Située dans l'est du pays, cette vaste étendue d'eau, six fois plus grande que le lac Léman, est devenue ces derniers mois un piège mortel pour les migrants qui tentent de rejoindre l'Europe.
Deux naufrages survenus à six mois d'intervalle ont révélé la dangerosité de cette route qu'empruntent les candidats à l'exil pour contourner les check-points dans la région kurde de Van.
Mehdi Mosin, un jeune homme de 17 ans originaire de Kharian, dans le nord-est du Pakistan, fait partie des 60 migrants morts lors du naufrage d'un bateau de pêche survenu fin juin.
Son corps, retrouvé coincé dans l'épave, a été restitué le mois dernier à ses parents, toujours effondrés.
"La nuit, ma femme pousse des cris, me demande d'ouvrir la porte, pensant que notre fils va rentrer", raconte son père, Shafqat Mosin, par téléphone.
Il dit avoir tenté de dissuader son fils, qui rêvait d'un "avenir meilleur", avant de céder après plusieurs disputes. "Si j'avais su que c'était aussi dangereux, je ne l'aurais jamais laissé partir", ajoute-t-il en éclatant en sanglots.
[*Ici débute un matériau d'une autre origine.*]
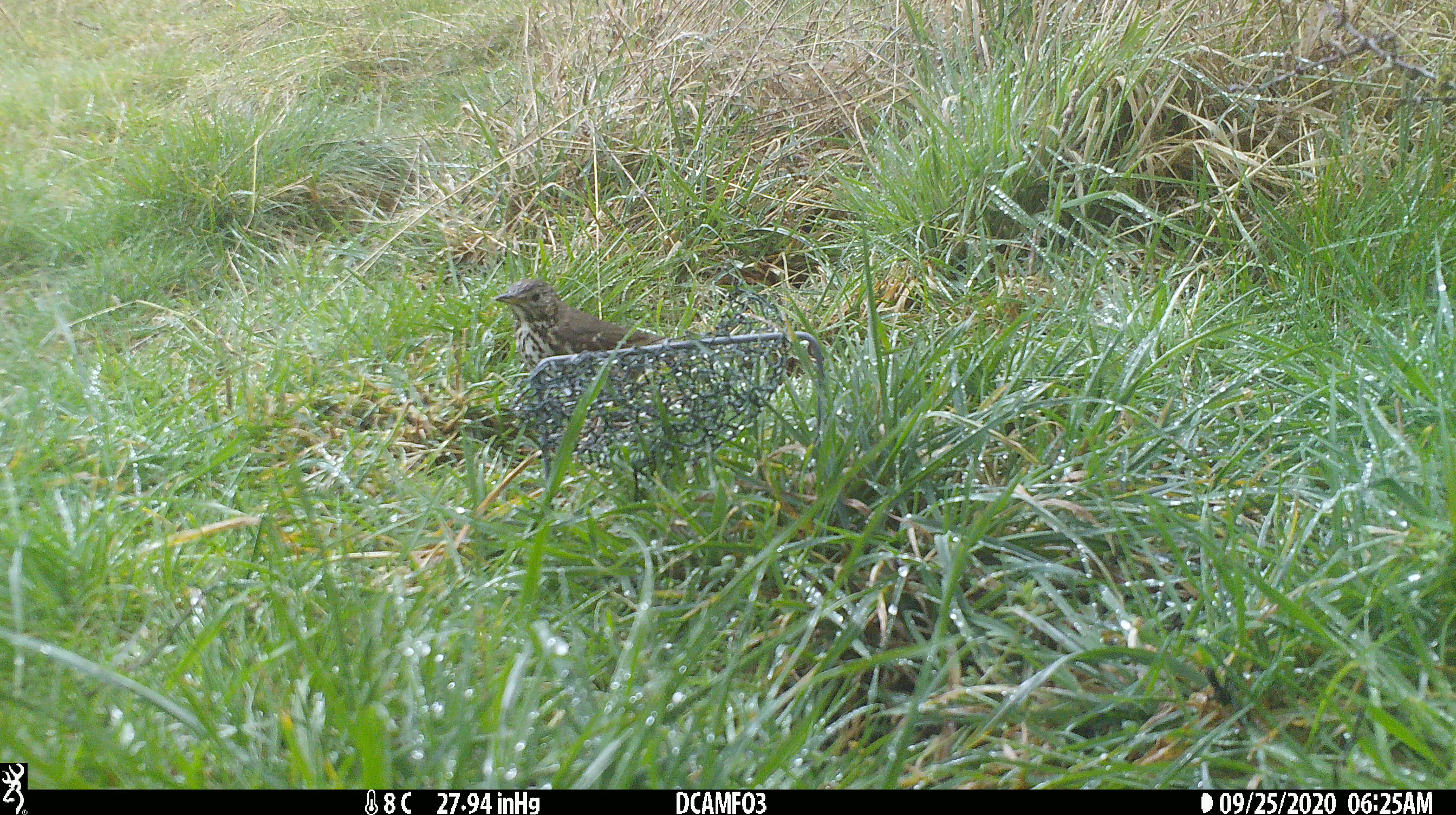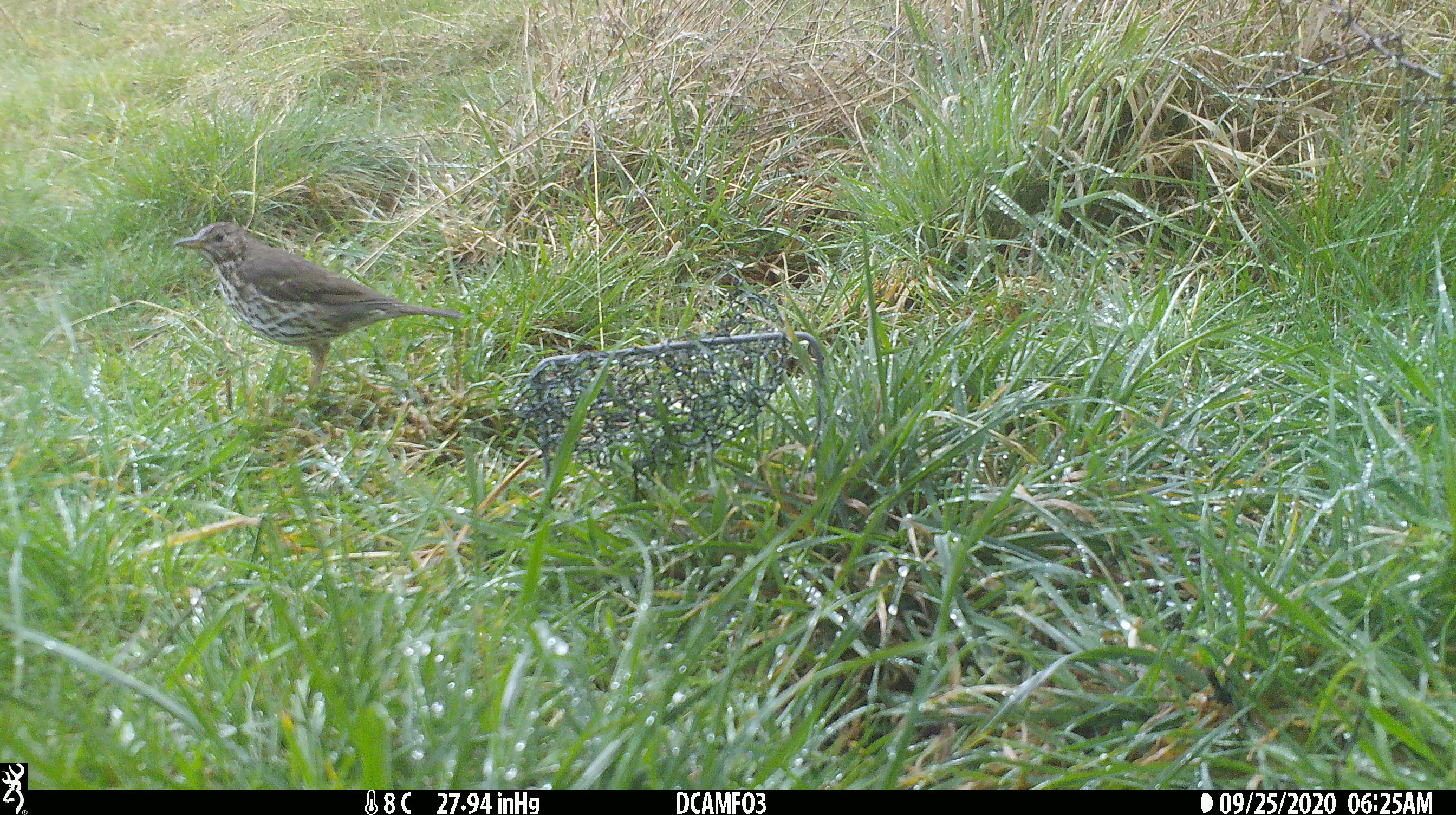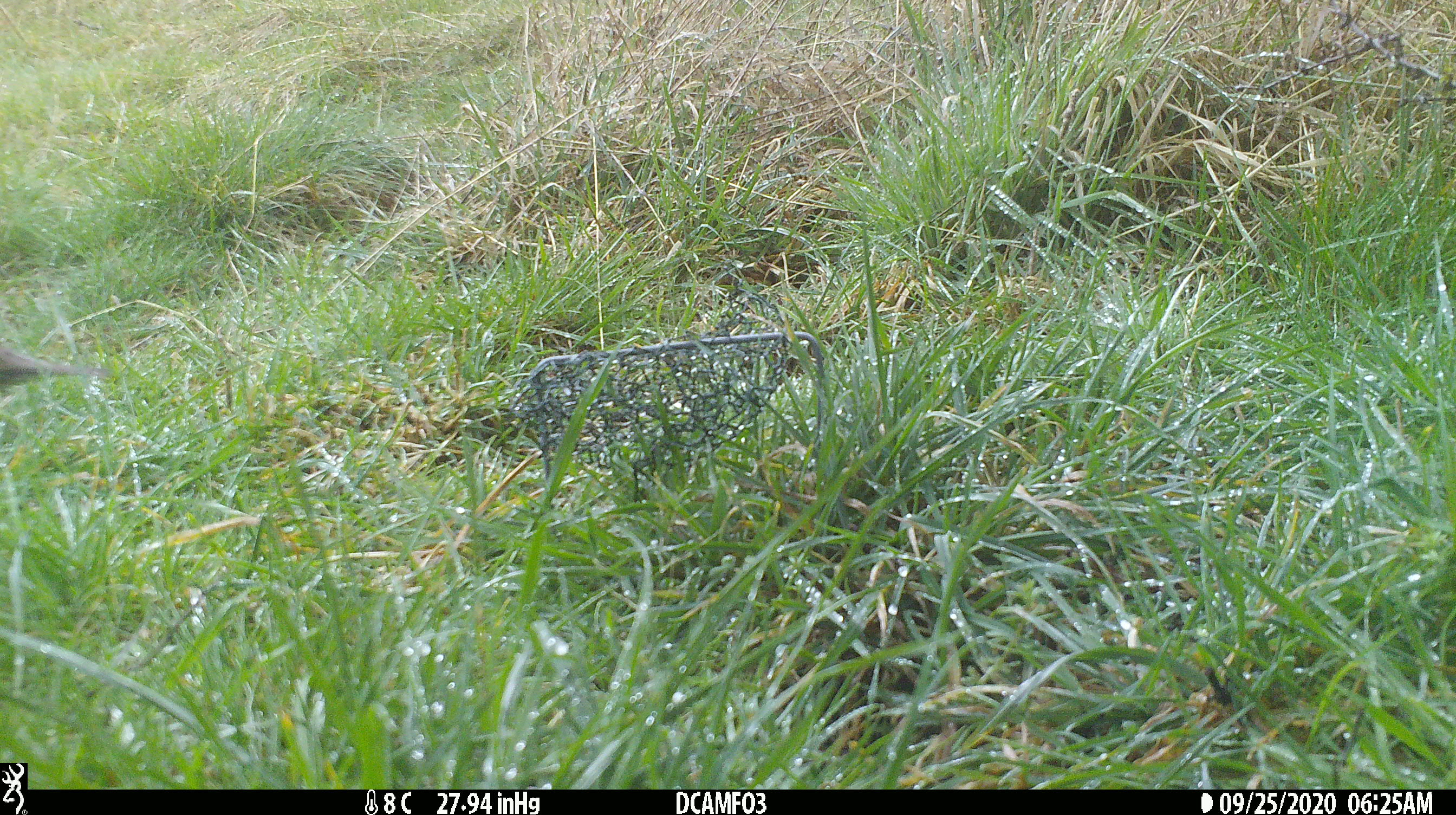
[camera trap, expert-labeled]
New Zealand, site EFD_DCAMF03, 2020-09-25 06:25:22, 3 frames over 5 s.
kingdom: Animalia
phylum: Chordata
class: Aves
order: Passeriformes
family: Turdidae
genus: Turdus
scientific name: Turdus philomelos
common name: song thrush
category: thrush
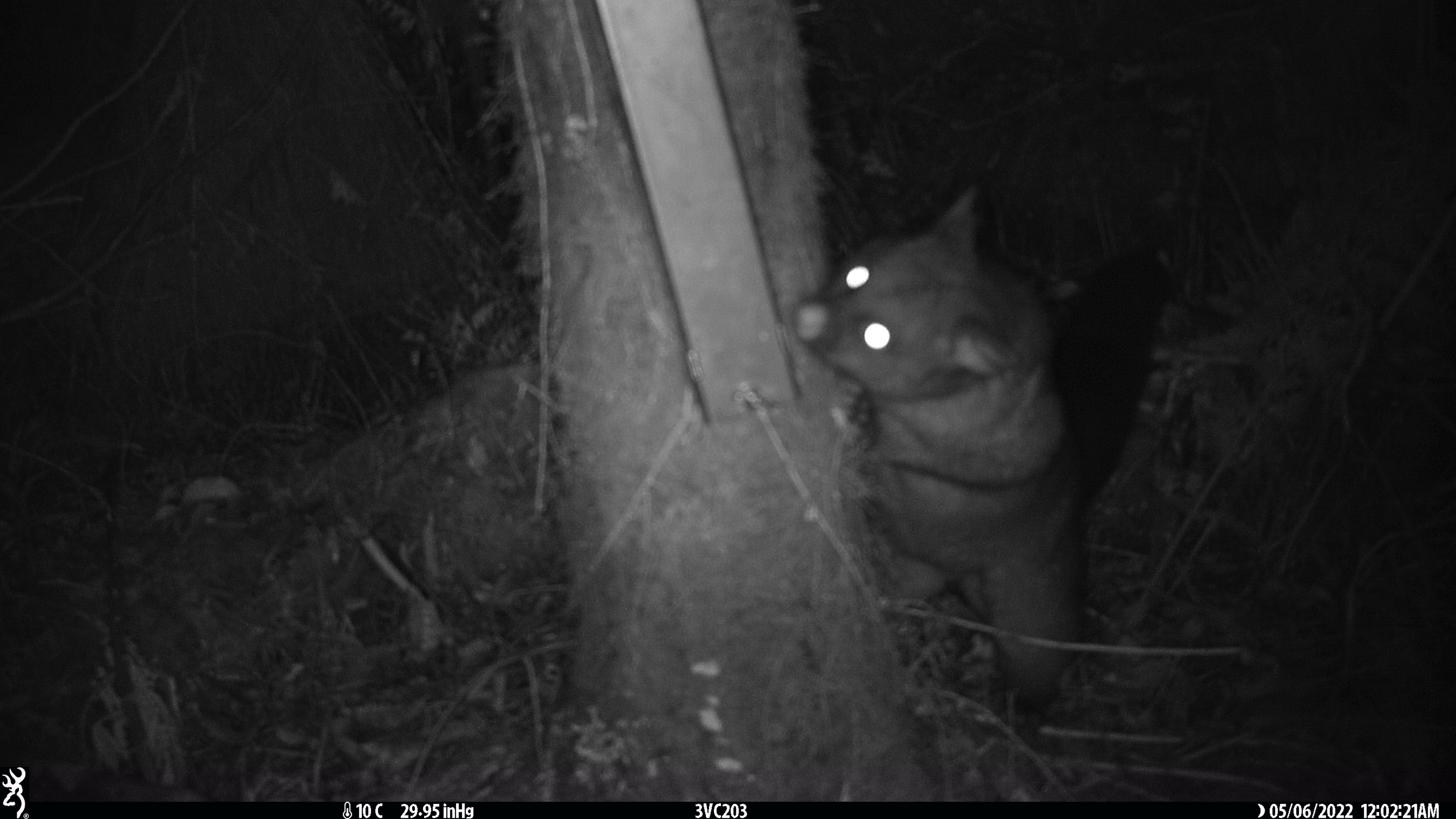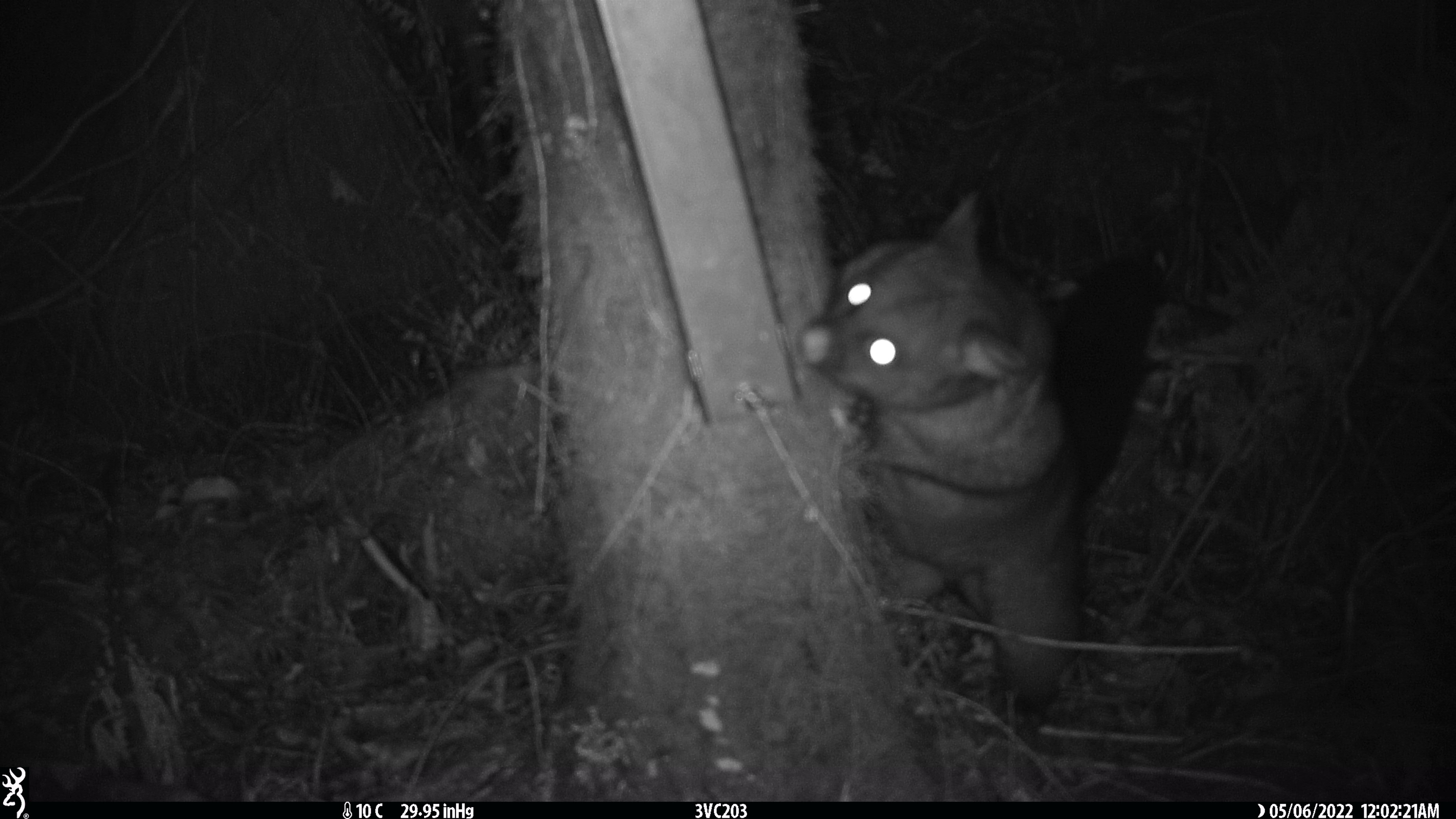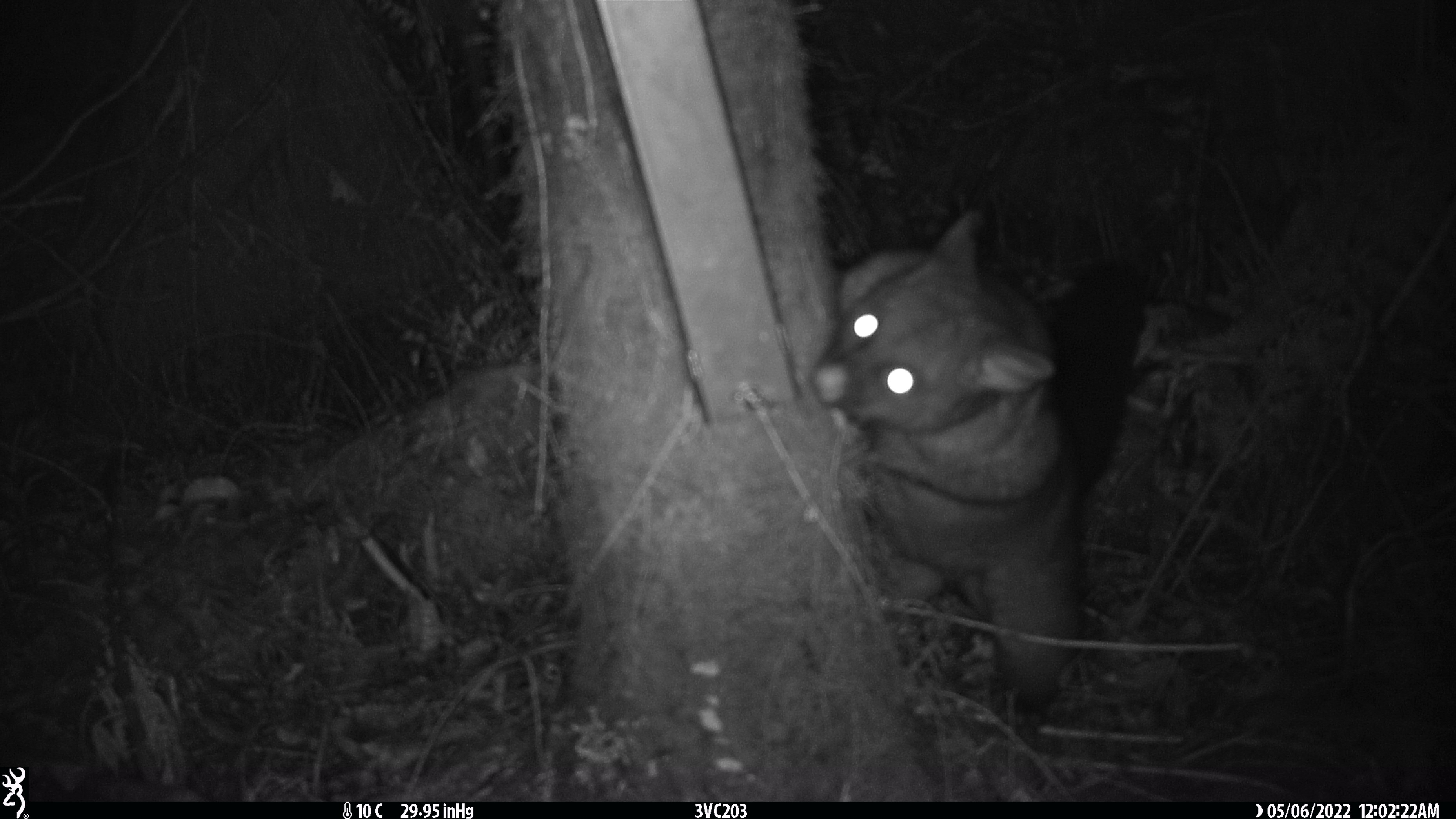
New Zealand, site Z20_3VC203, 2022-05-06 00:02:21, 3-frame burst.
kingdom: Animalia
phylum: Chordata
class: Mammalia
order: Diprotodontia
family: Phalangeridae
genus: Trichosurus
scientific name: Trichosurus vulpecula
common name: common brushtail possum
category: possum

La Turquie, véritable voie express vers l'Europe pendant la crise migratoire de 2015, est devenue ces dernières années un pays de plus en plus difficile à franchir pour les migrants.
Un premier durcissement a eu lieu en 2016 après la signature d'un accord migratoire entre Ankara et Bruxelles, mais les mesures ont surtout été renforcées depuis 2018, sur fond de crise économique.
Tombes prêtes
A Van, province frontalière de l'Iran d'où arrivent chaque année des dizaines de milliers d'Afghans, d'Iraniens et de Pakistanais, près de 80 migrants sont morts depuis le début de l'année, selon les médias, contre 59 en 2019.
Avant d'atteindre le lac, ils doivent franchir les périlleuses montagnes frontalières. Chaque année, lorsque les neiges fondent, des villageois découvrent des corps congelés.
Deux cimetières ont été aménagés à Van pour accueillir les dépouilles des migrants morts sans avoir été identifiés. Des tombes, vides, attendent les prochaines victimes.
Par beau temps, le lac a l'air inoffensif. Des vacanciers chancellent sur leur paddle, sous le regard de familles qui pique-niquent sur des tables en bois.
Mais ses eaux capricieuses peuvent se déchaîner brusquement.
Muhammad, un Pakistanais de 25 ans qui a réussi à gagner Istanbul, a effectué la traversée début mars. Un trajet de deux heures, de nuit, dans une embarcation ballottée par les vagues.
"Il y avait environ 50 personnes à bord, dont des femmes et des enfants, et seulement cinq gilets de sauvetage", raconte-t-il. "Je me demandais comment on s'en sortirait si le bateau coulait".
Trois mois plus tôt, une autre embarcation avait chaviré, faisant sept morts.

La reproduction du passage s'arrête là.